DOCUMENT TEXT
· · ·

Temporal resolution: How often is the dataset acquired of the same area?

Spectral resolution: Which parts of the electromagnetic spectrum (essentially, which “colors”) are captured? Spatial resolution: What is the actual size of each pixel on the ground?

Geographic coverage: What is the area over which the imagery is acquired?

Temporal coverage: What is the total timespan of the archive of the imagery/data available?

Context: Certain types of sensors are only adequate within certain physical contexts. For example, radar data

that is valuable for building detection can be problematic in stony, hilly areas.

4.2 EVALUATING MODEL OUTPUT

Training, validation, and testing data

The division of the data into training, validation, and testing sets is key to evaluating the performance of an ML algorithm. The training set is used to teach the model to distinguish the classes we wish to predict. Each ML algorithm requires a number of model parameters to be set. By checking the accuracy of the trained model on the validation set, we can compare the different model parameter settings and choose the best ones for our particular problem. The third group is the testing set. This set should not be touched during model development and is only used at the end to check the accuracy of the final model output. In some cases, the testing dataset is actually a new dataset, such as in a case where you want to apply a previously developed model to a new region.

(23)

There is no specific rule regarding how to divide the reference data into these training, validation, and testing datasets. One rule of thumb is to randomly allocate 50%, 25%, and 25% of the data to each set, respectively. The exact ratios may differ. Benchmarks to compare algorithms often require users to submit their model results for a set of data for which they are not given the reference labels.

Not only the quantity, but also the heterogeneity of the training samples are important for ML algorithms. However, a tipping point can be reached where too much data heterogeneity leads to unpredictable results. Likewise, a feature in one geographic region can resemble a completely different feature in another geographic context, so it’s often necessary to have different models for different areas, even when the same output results are being targeted. Flood damage prediction models have been shown to obtain higher accuracies when trained using flood events of various magnitudes and geographical locations (see case study 6.3.1. Flood Damage Prediction). Deep learning models aiming to assess cyclone damage to buildings had a significantly lower accuracy when applied to images of a different geographical region (see case study 6.4.2. Cyclone Damage Assessment). Ideally, similar quantities of samples should be available for the different classes. “Negative” examples are also important to include. For example, when training a classifier to recognize roofs, it can be essential to also collect a second dataset that contains “everything but roofs” so that the ML algorithm can learn with higher accuracy to separate roofs from everything else in the imagery.

· · ·

SUPPLIED ENTRIES
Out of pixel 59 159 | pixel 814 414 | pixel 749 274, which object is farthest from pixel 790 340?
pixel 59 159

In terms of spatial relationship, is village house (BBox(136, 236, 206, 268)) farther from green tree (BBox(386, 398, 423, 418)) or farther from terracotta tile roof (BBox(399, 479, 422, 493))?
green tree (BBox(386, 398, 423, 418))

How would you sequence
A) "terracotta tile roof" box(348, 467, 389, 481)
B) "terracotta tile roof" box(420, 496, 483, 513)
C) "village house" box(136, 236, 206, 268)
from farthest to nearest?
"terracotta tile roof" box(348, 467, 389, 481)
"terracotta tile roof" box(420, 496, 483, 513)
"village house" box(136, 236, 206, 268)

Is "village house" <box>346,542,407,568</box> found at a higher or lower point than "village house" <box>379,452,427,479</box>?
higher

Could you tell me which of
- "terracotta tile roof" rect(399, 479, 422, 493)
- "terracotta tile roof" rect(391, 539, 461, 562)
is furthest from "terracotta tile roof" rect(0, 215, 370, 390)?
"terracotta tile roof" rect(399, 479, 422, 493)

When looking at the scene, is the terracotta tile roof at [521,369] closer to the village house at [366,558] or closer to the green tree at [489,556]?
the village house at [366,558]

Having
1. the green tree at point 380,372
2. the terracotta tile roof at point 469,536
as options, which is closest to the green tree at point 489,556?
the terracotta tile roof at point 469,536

· · ·

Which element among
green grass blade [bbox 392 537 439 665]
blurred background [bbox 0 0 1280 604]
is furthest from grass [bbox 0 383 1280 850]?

· · ·

YOUR OBJECTIVE
In the text on evaluating model output, turn the paragraph beginning "The division of the data into training" into a short bulleted list that keeps its main facts. None of the rows matter for what follows.

RESULT FOR THIS TASK
- Splitting the data into training, validation, and testing sets is key to evaluating an ML algorithm's performance.
- Training set: teaches the model to distinguish the classes to be predicted.
- Validation set: checking the trained model's accuracy on it allows different model parameter settings to be compared and the best ones chosen for the problem.
- Testing set: left untouched during model development and used only at the end to check the accuracy of the final model output.
- The testing set is sometimes an entirely new dataset, such as when a previously developed model is applied to a new region.